* Try it: Restate word for word the lines of the records below, starting at the line that contains "Kastamonu'da Geceyi Alevler" and ending at the line that contains "Свята закінчилися –", with both of those lines included and nothing else.

(Records from a data source)
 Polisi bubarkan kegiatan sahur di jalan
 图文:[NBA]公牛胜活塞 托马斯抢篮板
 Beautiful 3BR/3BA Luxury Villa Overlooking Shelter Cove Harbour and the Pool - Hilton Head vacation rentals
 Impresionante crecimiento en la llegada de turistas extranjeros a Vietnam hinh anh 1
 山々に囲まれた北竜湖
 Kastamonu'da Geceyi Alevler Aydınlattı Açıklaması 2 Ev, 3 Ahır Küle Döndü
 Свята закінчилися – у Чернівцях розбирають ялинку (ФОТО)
...
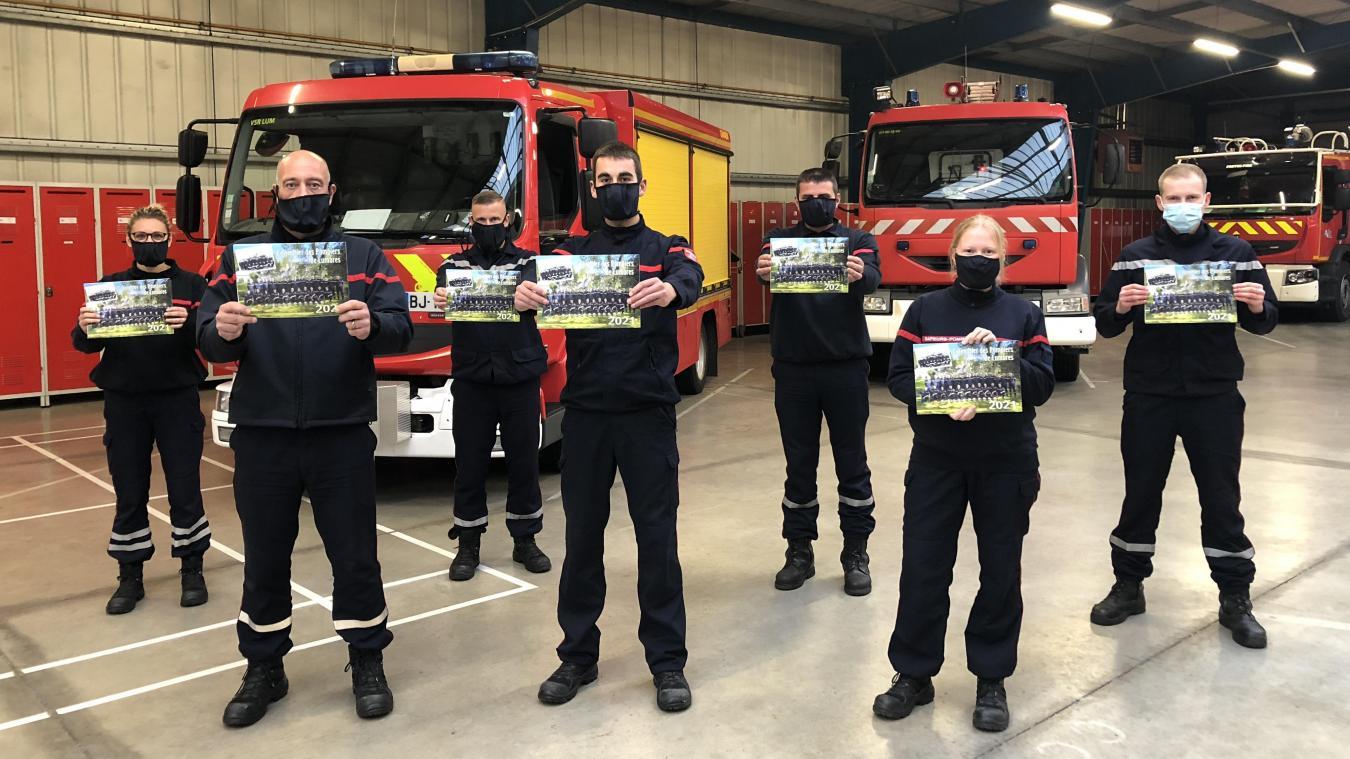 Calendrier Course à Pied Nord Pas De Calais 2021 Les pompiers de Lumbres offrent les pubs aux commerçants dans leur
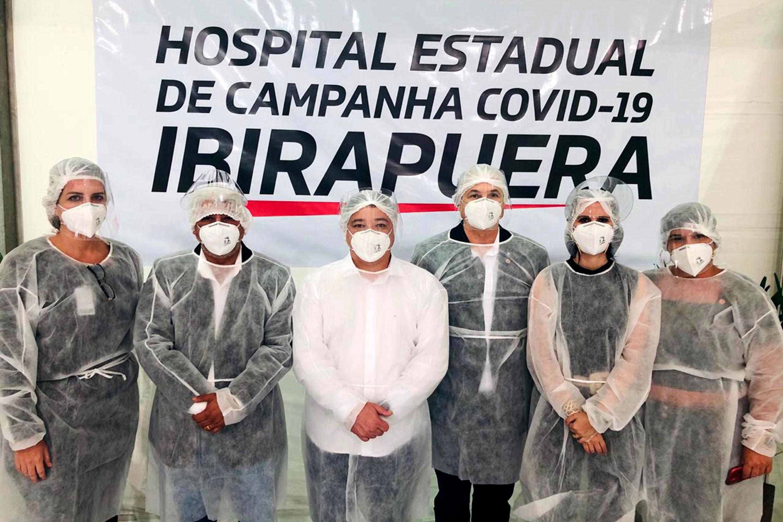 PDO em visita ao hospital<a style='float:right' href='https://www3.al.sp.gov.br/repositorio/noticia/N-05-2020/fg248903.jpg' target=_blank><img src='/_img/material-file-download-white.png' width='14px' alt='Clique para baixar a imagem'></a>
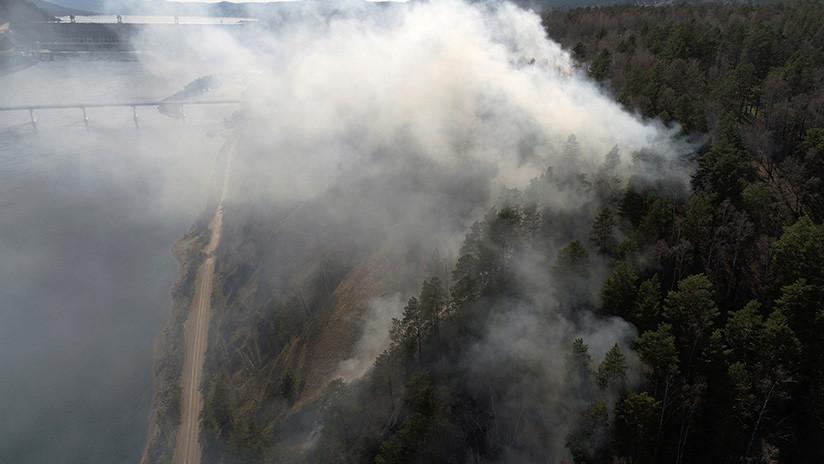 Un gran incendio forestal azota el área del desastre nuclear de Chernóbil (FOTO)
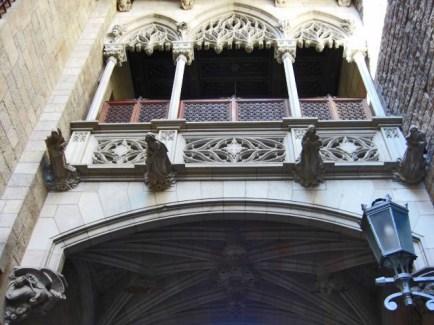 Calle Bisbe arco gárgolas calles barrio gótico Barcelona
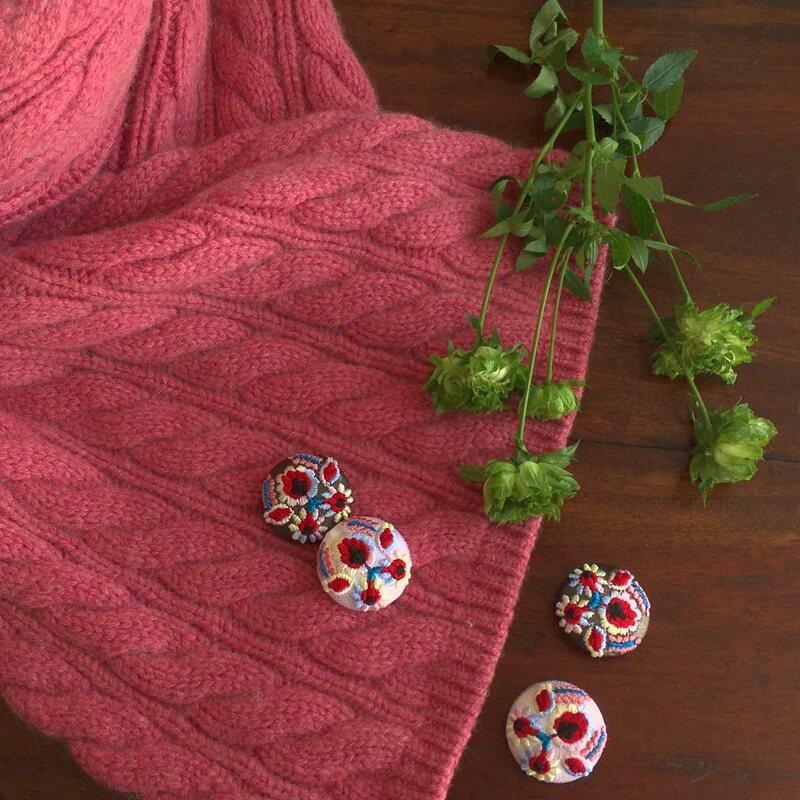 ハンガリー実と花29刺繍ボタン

* Finished exercise:
 Kastamonu'da Geceyi Alevler Aydınlattı Açıklaması 2 Ev, 3 Ahır Küle Döndü
 Свята закінчилися – у Чернівцях розбирають ялинку (ФОТО)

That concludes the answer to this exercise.